━━━━━ Passage shown

LISTSERV 16.5 - CODE4LIB Archives

I hereby dub this technique "Stochastic Pseudonymization" :-)

Here's a quick implementation.
https://colab.research.google.com/gist/rayvoelker/74278aa82ee95e3c6dbf0caa993f1ebe/stochastic_pseudonymization.ipynb

I think the trick is of course picking a number of bits in order to
sufficiently cover the size of your patron population, and to introduce
this chance of collision into your data--in order to as Steve put it, "...
to leave a *modicum of deliberate uncertainty*, introduced by hashing
collision, to keep it from being possible to prove that any one patron had
some specific behavior in the past".

--Ray

On Fri, Sep 22, 2023 at 11:44 AM Hammer, Erich F <[log in to unmask]> wrote:

> Ray,
>
> I liked your original pseudononymous idea and was thinking about trying to
> re-write it in PowerShell, but looking into the "birthday paradox" comment
> opens some very interesting possibilities.
>
> As I understand it, you can uniquely identify someone using just a portion
> of a hash of their unique ID (e.g. email address).  Even better for us in
> library land is that if you use just the right number of bits from the
> hash, you can create a legal-level of plausible deniability while
> maintaining statistically valid data.  For example, with the right
> calculations, you can introduce enough of a chance of two patrons having
> the same "anonymized" identifiers (calculated from a hash of their unique
> ID) that a patron can't be definitively identified, but at the same time,
> the vast majority of the identifiers will be unique and thus any statistics
> will still be highly accurate.
>
> Good stuff!

━━━━━━━━━━
━━━━━ Data rows

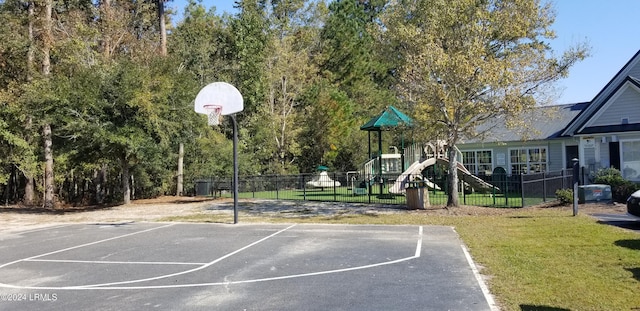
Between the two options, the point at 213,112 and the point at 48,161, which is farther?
the point at 48,161

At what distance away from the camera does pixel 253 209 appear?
2014 cm

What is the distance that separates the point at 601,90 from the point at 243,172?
22004 mm

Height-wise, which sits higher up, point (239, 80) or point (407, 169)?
point (239, 80)

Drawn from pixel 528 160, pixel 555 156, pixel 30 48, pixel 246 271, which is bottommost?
pixel 246 271

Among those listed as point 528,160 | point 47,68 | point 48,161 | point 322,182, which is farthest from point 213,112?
point 528,160

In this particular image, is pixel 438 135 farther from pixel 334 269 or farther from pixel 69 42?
pixel 69 42

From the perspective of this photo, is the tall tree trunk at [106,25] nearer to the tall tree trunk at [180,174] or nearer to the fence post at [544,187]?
the tall tree trunk at [180,174]

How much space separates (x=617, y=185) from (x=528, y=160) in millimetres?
10015

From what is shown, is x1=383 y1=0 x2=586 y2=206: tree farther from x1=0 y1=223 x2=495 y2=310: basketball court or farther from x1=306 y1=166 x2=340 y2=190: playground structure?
x1=306 y1=166 x2=340 y2=190: playground structure

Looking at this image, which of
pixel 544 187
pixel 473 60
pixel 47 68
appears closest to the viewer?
pixel 473 60

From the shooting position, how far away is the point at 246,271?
8133 millimetres

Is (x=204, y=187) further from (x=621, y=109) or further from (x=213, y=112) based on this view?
(x=621, y=109)

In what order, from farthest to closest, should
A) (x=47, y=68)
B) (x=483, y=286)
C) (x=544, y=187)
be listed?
(x=47, y=68) → (x=544, y=187) → (x=483, y=286)

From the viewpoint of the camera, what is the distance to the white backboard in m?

━━━━━━━━━━

Task instructions |
1. Rewrite the part of the mailing list thread that opens with the words containing "to leave a *modicum" and closes with "very interesting possibilities.", putting "Python" in place of "PowerShell".
2. In the mailing list thread, what name does Ray give to the technique?
3. Name every person mentioned by name in the mailing list thread.
Rely on the mailing list thread alone when responding.

Solutions to the problems |
1.
to leave a *modicum of deliberate uncertainty*, introduced by hashing
collision, to keep it from being possible to prove that any one patron had
some specific behavior in the past".

--Ray

On Fri, Sep 22, 2023 at 11:44 AM Hammer, Erich F <[log in to unmask]> wrote:

> Ray,
>
> I liked your original pseudononymous idea and was thinking about trying to
> re-write it in Python, but looking into the "birthday paradox" comment
> opens some very interesting possibilities.

2. Stochastic Pseudonymization

3. Ray, Steve, Erich F Hammer